New rules affecting those who retire and later will come into effect on January 1, 2026: the calculation period for the regulatory base has been extended, contribution gaps have been made more flexible, and contributions to the Intergenerational Equity Mechanism (MEI) and the solidarity contribution have increased.
From January 1, 2026, the public pension system will face a significant transformation that affects the calculation of retirement pension, the consideration of contribution gaps and the contribution level of workers, companies and self-employed workers.
1. Extension of the pension calculation period
Until now, the amount of the pension was obtained from the contribution bases of the last 25 years (300 months) prior to the pension becoming due. With the reform of Royal Decree-Law 2/2023, this calculation is gradually extended to reach 324 months (27 years) in 2037. By 2026, the best regulatory basis of the 302 months higher than the last 304 prior to the month before retirement. This increase affects the final pension value and may reduce the amount compared to the previous system if the years of contributions do not reach the average of the best months.
However, a transitional regime is in place: retirees between 2026 and 2040 will be able to maintain the old system if it is more favorable to them, mitigating the immediate impact for many workers.
2. Integration of contribution gaps
The system incorporates mechanisms to consider the periods without contributions (“gaps”), so that:
- If the gaps in the calculation period are 48 months or less, are integrated with the minimum base.
- If they are 49 months or more, the first 48 are integrated as a minimum, and the rest at 50 % of the minimum base.
Furthermore, to reduce the gender gap—currently greater than 5 months of the %—while this gap persists, female workers will be able to have months 49-60 of the minimum base period combined with months 100 of the %, and months 61-84 of the minimum base period combined with months 80 of the %. Men will be able to apply similar treatment if they can prove they have children or adoption, and related gaps.
3. Increase in contributions: MEI and solidarity quota
From January 1, 2026, the following surcharges will be increased:
- The MEI rises from 0.80 % to 0.90 % Of the base: 0.75% of the % will go to the employer, and 0.15% of the % to the employee.
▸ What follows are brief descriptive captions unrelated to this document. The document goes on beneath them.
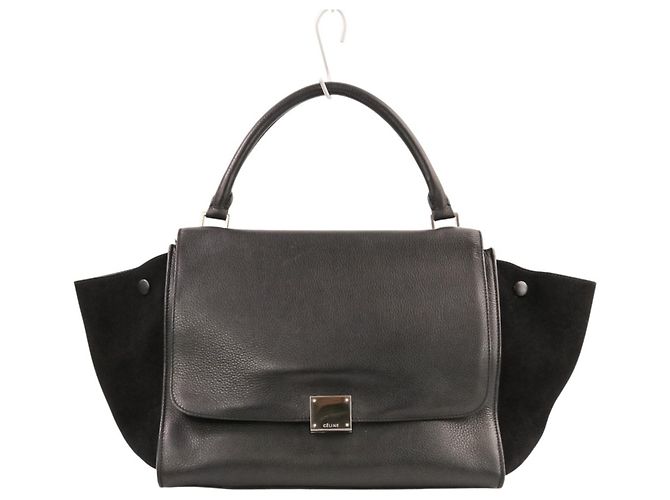 Céline Celine Trapeze Medium 2-Way Handbag/Shoulder Bag Black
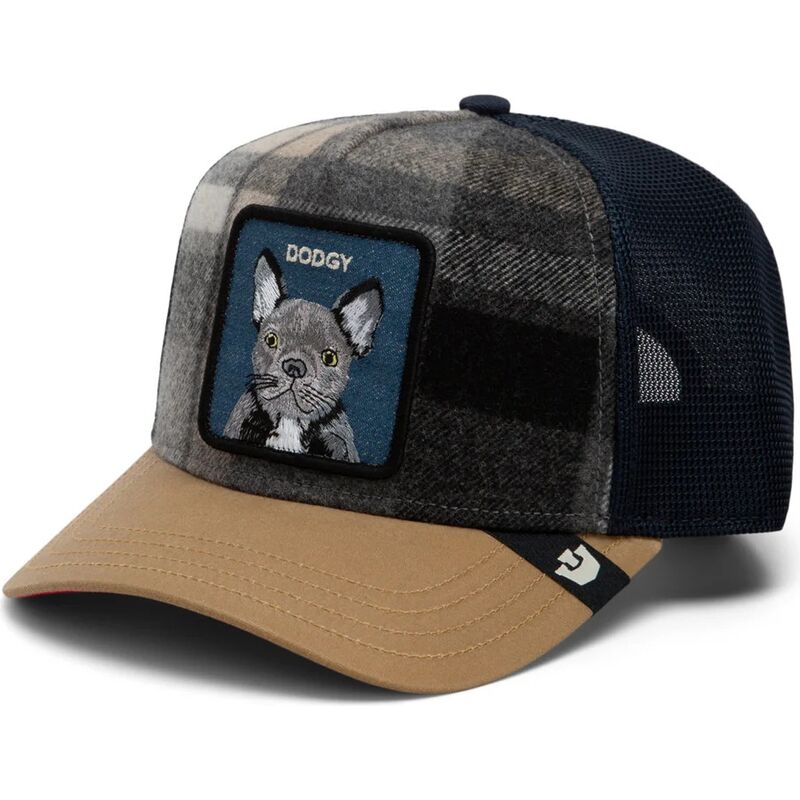 cappello-curvo-multicolore-snapback-brit-frenchie-check-mate-dodgy-the-farm-goorin-bros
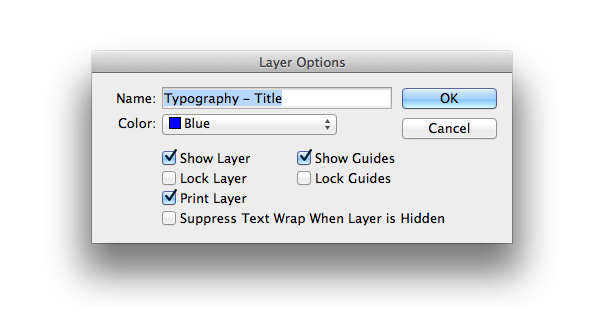 layer options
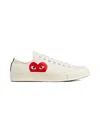 Comme Des Garçons Play X Converse Chuck 70 Heart-logo Low-top Sneakers In White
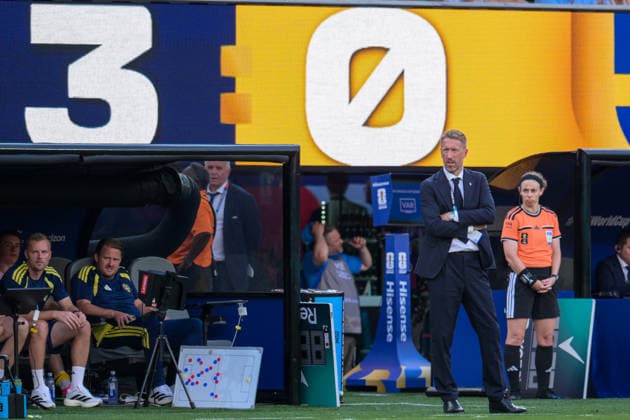 Fußball, WM 2026, 20260630, Frankreich - Schweden. Im Bild Trainer Schweden Graham POTTER. East Rutherford New-York-New-Jersey-Stadion New Jersey Vereinigte Staaten von Amerika *** Soccer, 2026 World Cup, 20260630, France vs. Sweden. Pictured: Sweden s coach, Graham POTTER, in East Rutherford, New York, New Jersey, at the New Jersey Stadium, United States of America Copyright: Passion2Press MarkusxFischerx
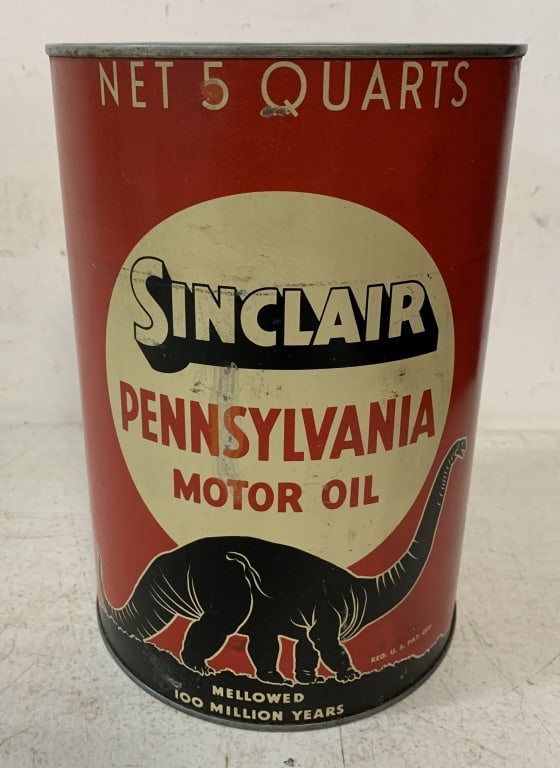 Sinclair Pennsylvania Motor Oil 5 qt. can (1 of 6)
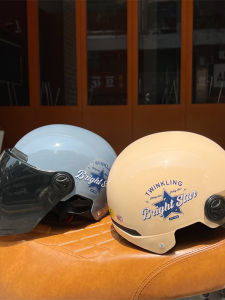 หมวกกันน็อครถจักรยานไฟฟ้าแบบย้อนยุค ไดร์เวอร์ 3C รองรับฤดูใบไม้ผลิ ฤดูร้อน ฤดูใบไม้ร่วง ฤดูหนาว เครื่องกำเนิดไฟฟ้า อุปกรณ์สำหรับเดินทาง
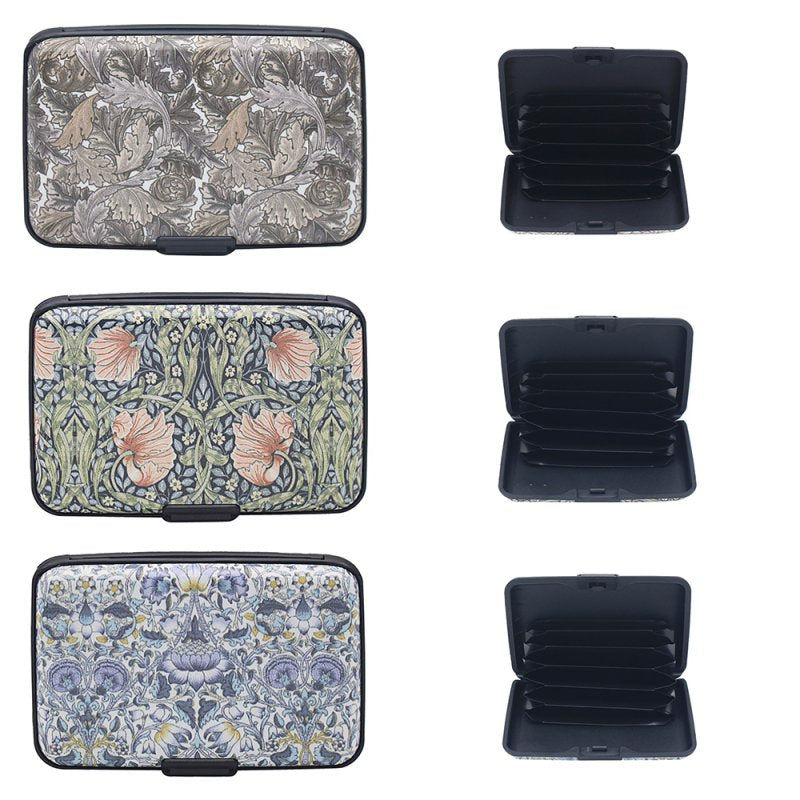 ASSORTED ARTISITC FLOWERS CREDIT CARD HOLDER. LP49653 \\\KD35494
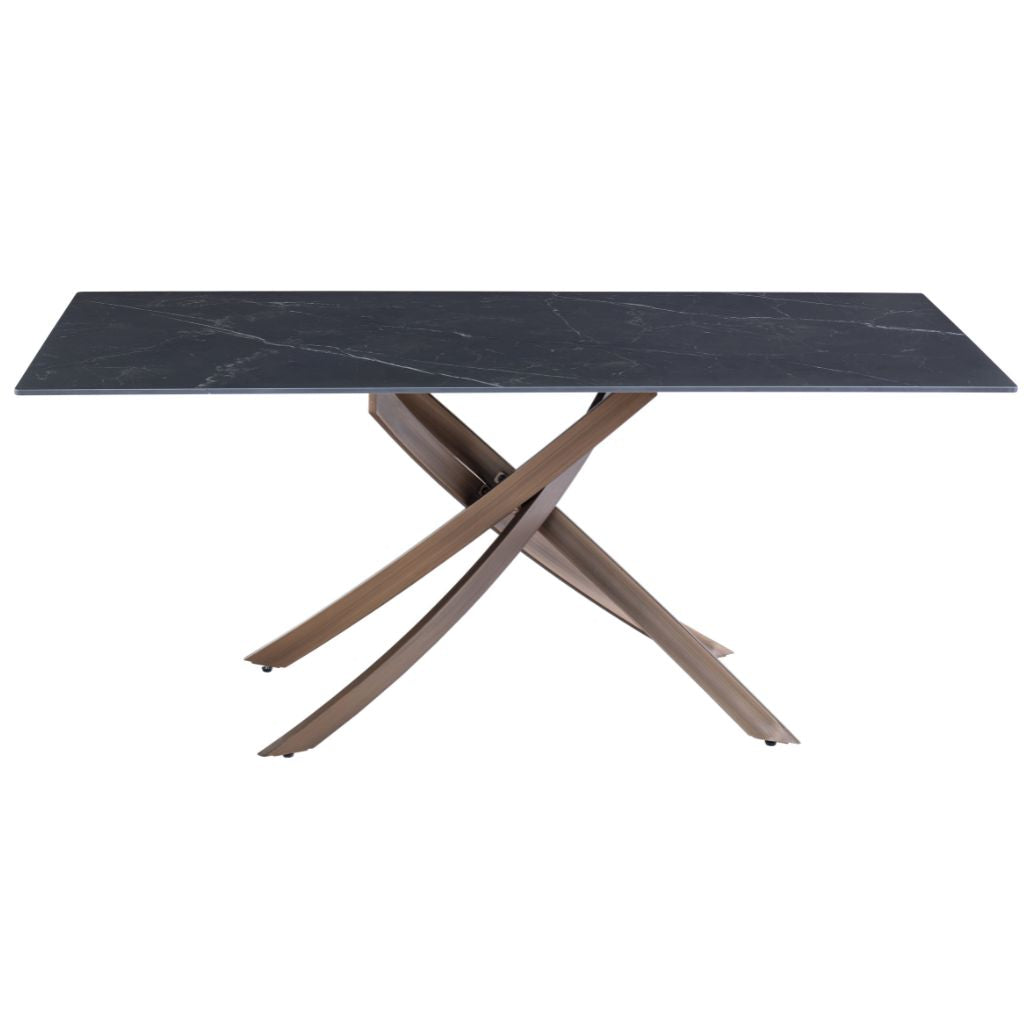 Rico Mooney Black 1.8m Dining Table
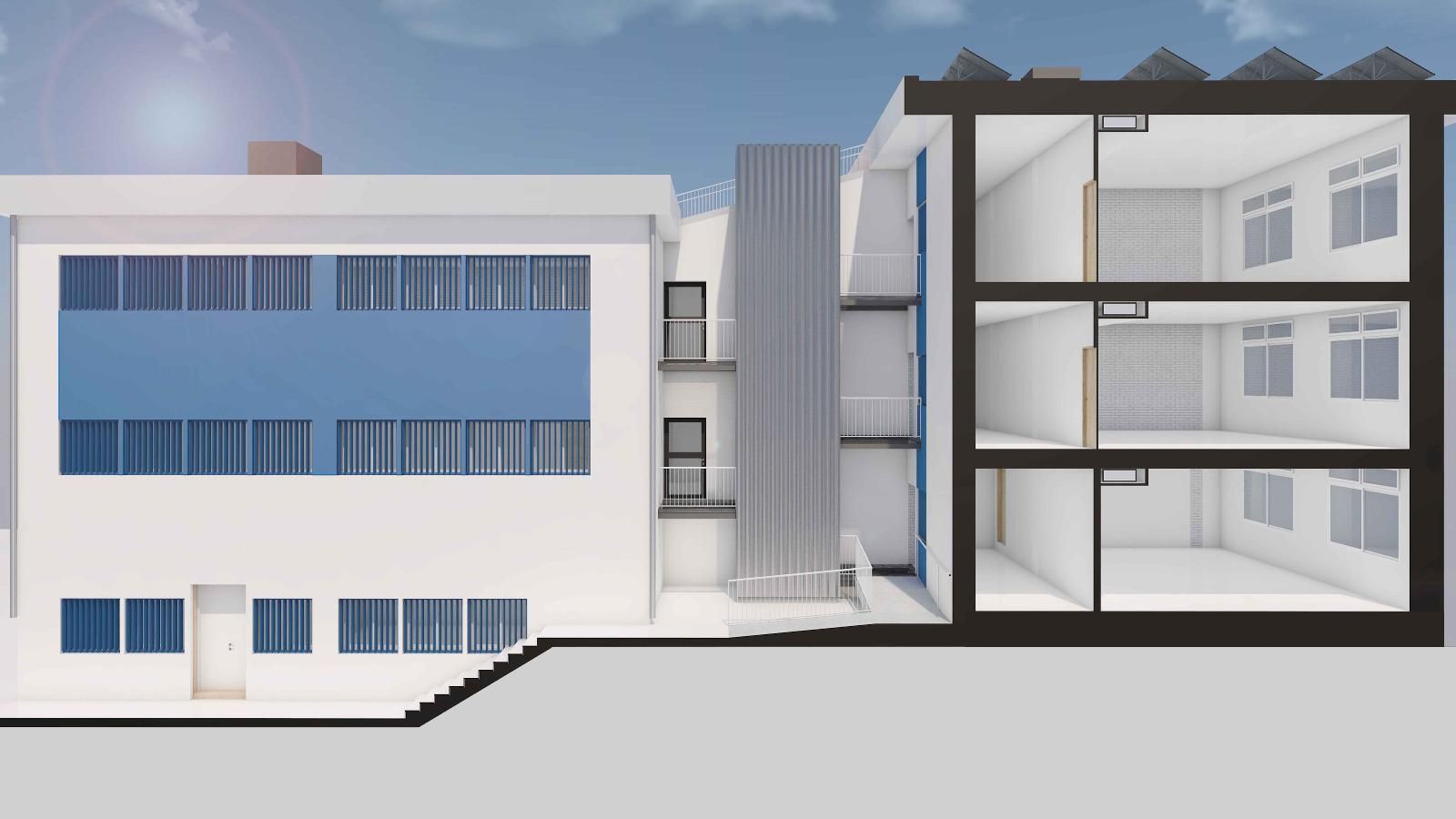 Mapa del futuro edificio IES Santa Catalina de Alejandría, Jaén.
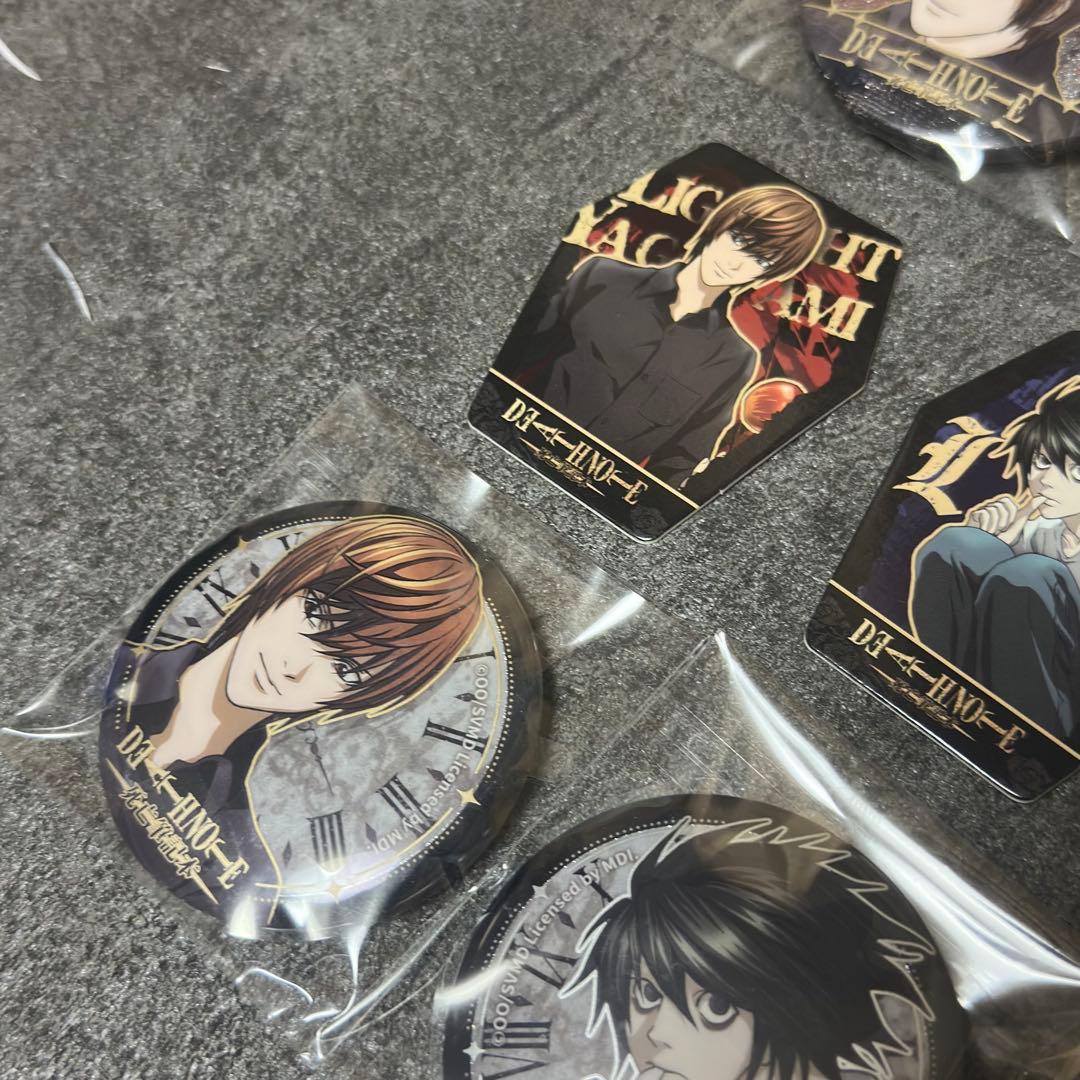 【レア】【フルコンプ】「DEATH NOTE」缶バッジ/夜神月、L、弥海砂、ニア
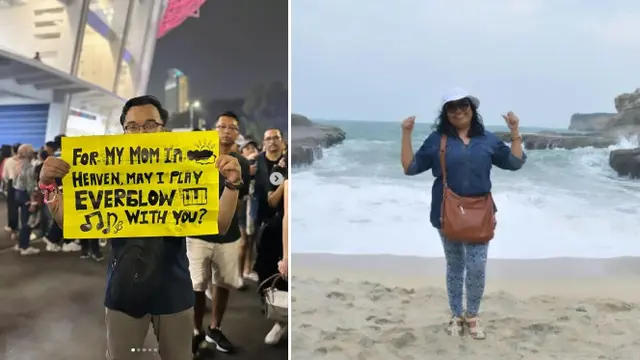 Inilah Kisah Dua Fans Coldplay yang Diajak Naik Panggung dan Bernyanyi Bareng Chris Martin (instagram.com/ruddyoctavian/)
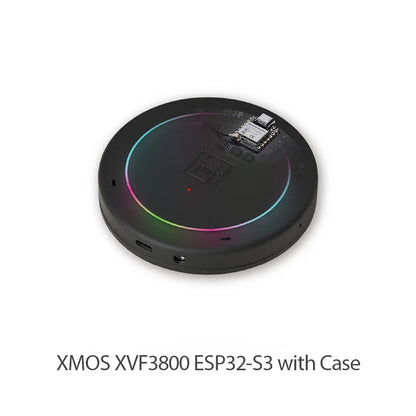 Seeed Studio ReSpeaker Mic Array 4-Mic Circular Array XMOS XVF3800 360° Far-Field Voice Pickup 5m I2S USB AI Audio with Case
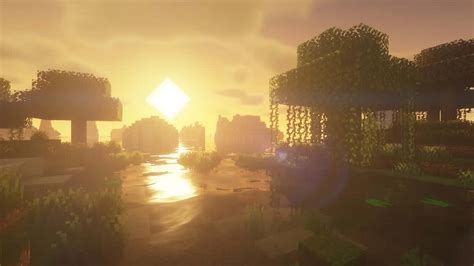 [100+] Minecraft Sunset Wallpapers | Wallpapers.com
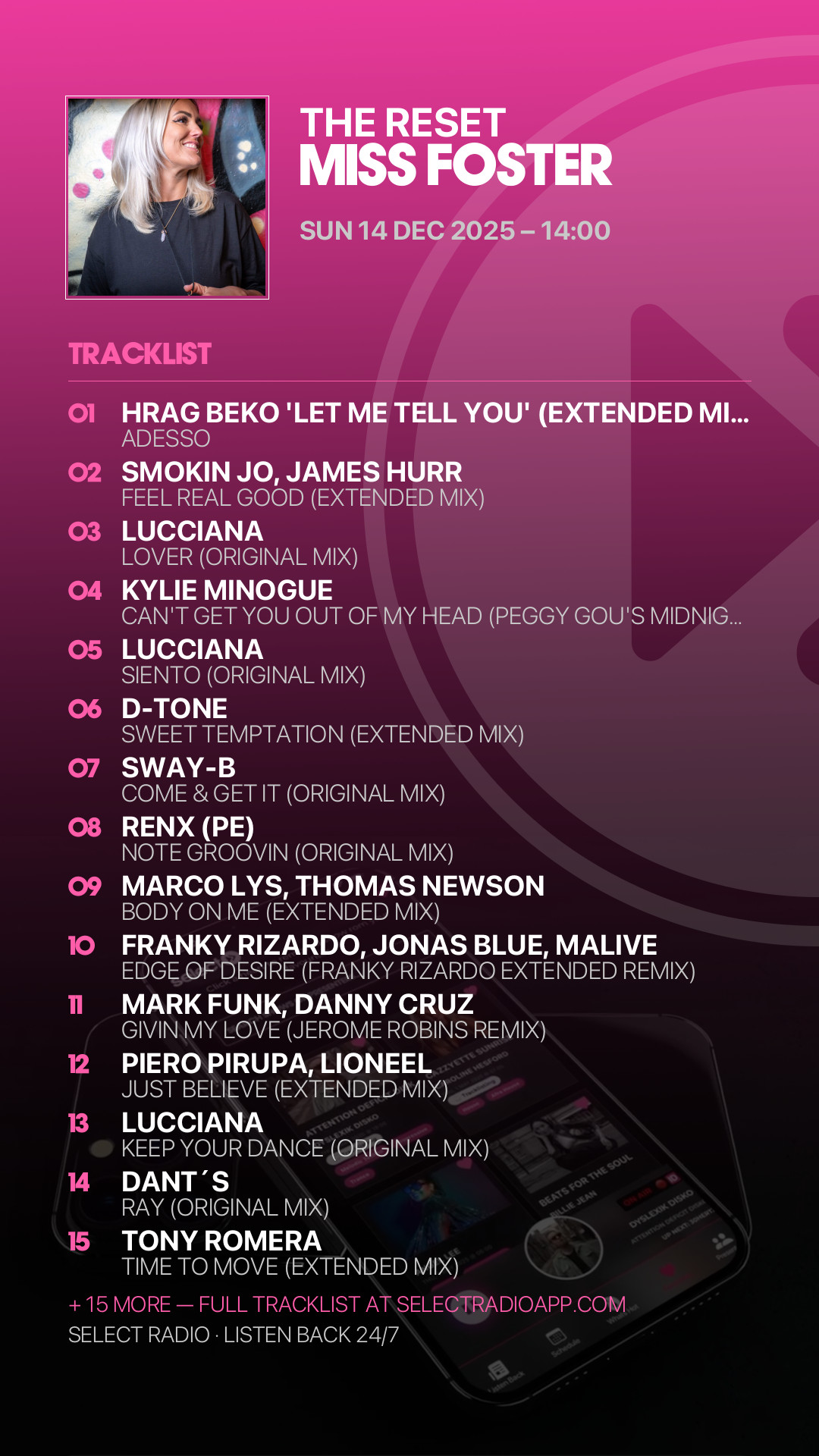 Tracklist Story Preview
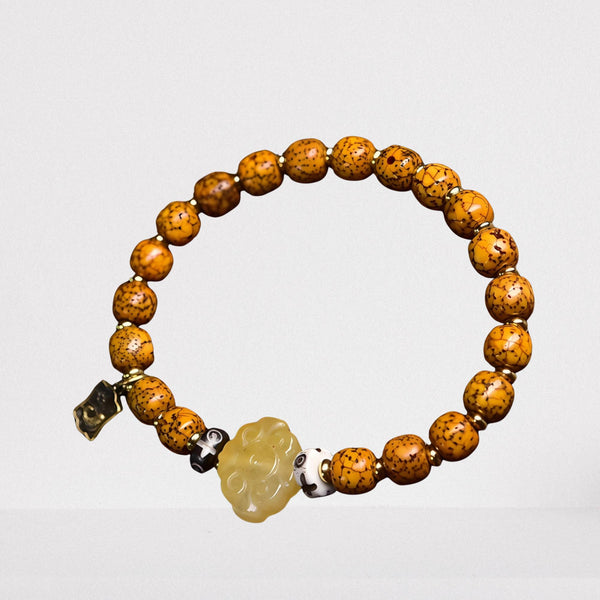 Antique Hainan Yuanbao Bodhi Seeds — Aged Old Stock Mala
The self-employed will assume the entire amount.
- The solidarity contribution is structured in three brackets, starting at 1.15 %, 1.25 %, and 1.46 %, respectively, for those contributions exceeding the ordinary maximum.
These increases are presented as measures to strengthen pension funds and address the demographic challenge, although they also draw criticism for increasing salary costs and the complexity of the system.
Conclusion
The 2026 reforms will update the Spanish pension system: more years of retirement, better treatment of gaps—especially for women—and higher contributions. For those planning to retire early or planning their future career, it's crucial to anticipate the effects: review years of contributions, existing gaps, and the impact of the new surcharges.
If you'd like to analyze how these changes will affect you or develop a personalized retirement strategy, our advisory team can help.